La question se pose actuellement avec acuité en France, au point de se demander s’il ne s’agit pas d’un «tobaccogate». Tout a commencé par une plainte déposée début février par une association anti-tabac devant la justice française contre quatre des principaux fabricants mondiaux pour «mise en danger délibérée de la personne d’autrui». Il paraît ainsi que les cigarettes consommées en France, ou ailleurs, contiendraient des taux de goudron et de nicotine supérieurs à la normale.

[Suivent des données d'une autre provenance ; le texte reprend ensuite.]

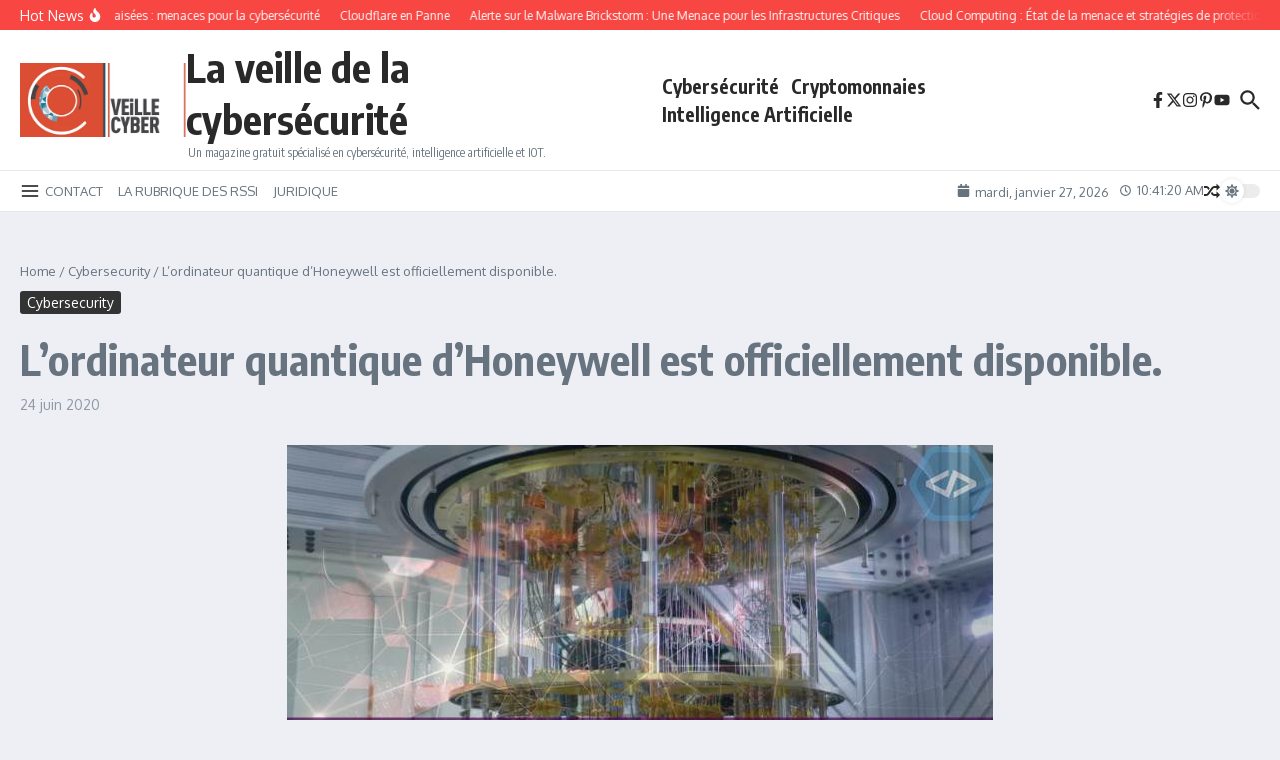

--- FILE ---
content_type: text/html; charset=utf-8
request_url: https://www.google.com/recaptcha/api2/aframe
body_size: 182
content:
<!DOCTYPE HTML><html><head><meta http-equiv="content-type" content="text/html; charset=UTF-8"></head><body><script nonce="thXxJOToEhECMIiN3Dx8sg">/** Anti-fraud and anti-abuse applications only. See google.com/recaptcha */ try{var clients={'sodar':'https://pagead2.googlesyndication.com/pagead/sodar?'};window.addEventListener("message",function(a){try{if(a.source===window.parent){var b=JSON.parse(a.data);var c=clients[b['id']];if(c){var d=document.createElement('img');d.src=c+b['params']+'&rc='+(localStorage.getItem("rc::a")?sessionStorage.getItem("rc::b"):"");window.document.body.appendChild(d);sessionStorage.setItem("rc::e",parseInt(sessionStorage.getItem("rc::e")||0)+1);localStorage.setItem("rc::h",'1769510479442');}}}catch(b){}});window.parent.postMessage("_grecaptcha_ready", "*");}catch(b){}</script></body></html>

Pire encore, selon la plainte dont le quotidien Le Monde s’est fait écho dans son édition en ligne du 9 février, «la teneur réelle en goudron et en nicotine serait entre deux et dix fois supérieure [à celle indiquée] pour le goudron et cinq fois supérieure pour la nicotine». Cela alors que, paradoxalement, les taux de ces deux substances mesurés par l’autorité de régulation paraissent bien conformes aux normes et coïncident surtout avec les quantités sur lesquelles se sont engagés les fabricants.

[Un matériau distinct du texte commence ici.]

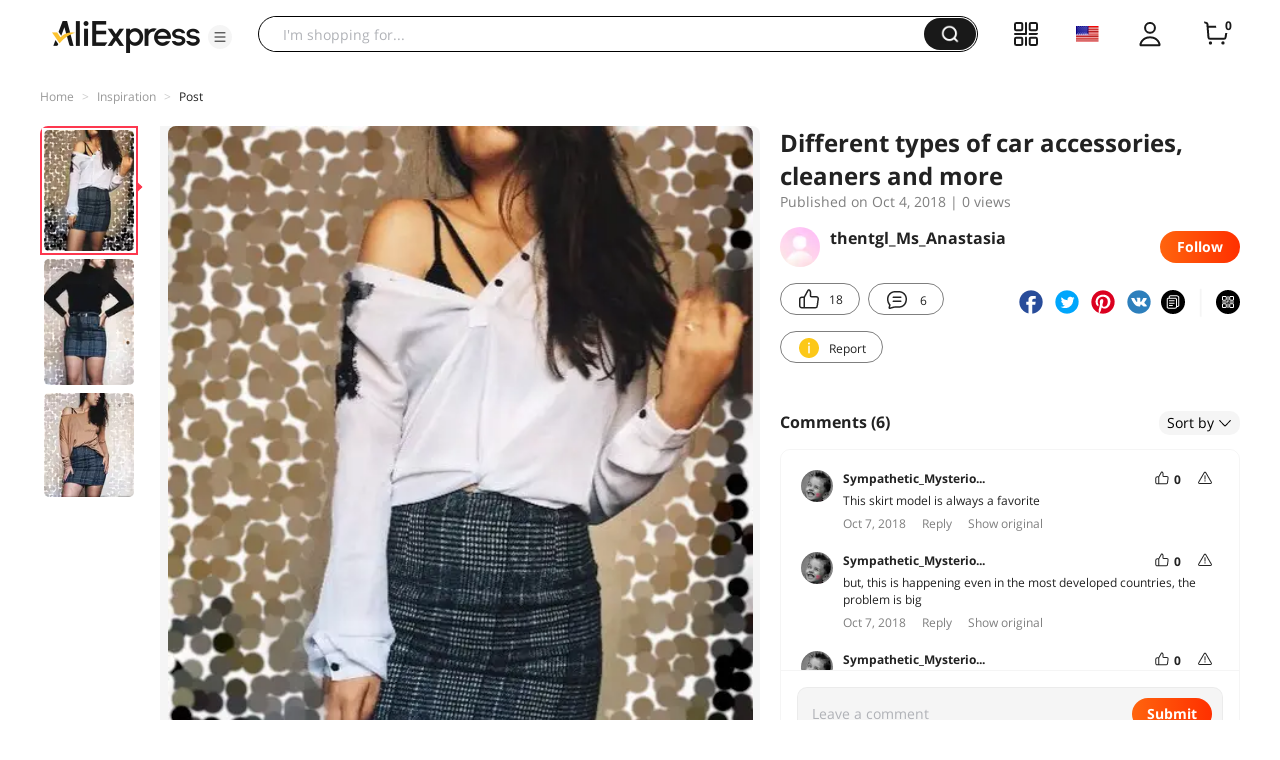

--- FILE ---
content_type: application/javascript
request_url: https://aplus.aliexpress.com/eg.js?t=1768700956872
body_size: 16
content:
window.goldlog=(window.goldlog||{});goldlog.Etag="HyrzIdwptBYCAQOQLBgoCJW4";goldlog.stag=2;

En réalité, affirme le journal, les chiffres du régulateur seraient biaisés et la cause en serait le filtre, plus précisément ses micro-perforations. En d’autres termes, le filtre censé limiter la quantité du goudron et de nicotine inhalée par le fumeur réagit de manière différente selon qu’il est branché à un appareil de mesure réglementaire de ces deux substances ou qu’il est entre les lèvres ou les doigt d’une personne.
Dans le premier cas, la pression sur le filtre est contrastée et le volume de la fumée également, alors que les pressions exercées par les doigts ou les lèvres lors du fumage altèrent le fonctionnement de ses micro-perforations. Il laisse ainsi passer beaucoup plus de goudron et de nicotine qu’il n’en faut.
En conséquence, un fumeur qui consomme manifestement un paquet par jour, fume réellement l’équivalent de deux à dix paquets, estime le Comité national contre le tabagisme (CNCT, association reconnue d’utilité publique), initiateur de cette plainte. Pour sa part, l’avocat du CNCT va plus loin en affirmant que les maladies qui apparaissent aujourd’hui seraient, au moins en partie, «le fruit de cette tromperie, qui dure depuis de nombreuses années».
Le pire, affirme Le Monde, est que les auteurs de cette plainte, en se servant des documents des fabricants, ont pu établir que ces derniers avaient, de longue date, connaissance de ce déphasage entre les taux réels et ceux relevés par les dispositifs de mesure utilisés par les autorités publiques de régulation.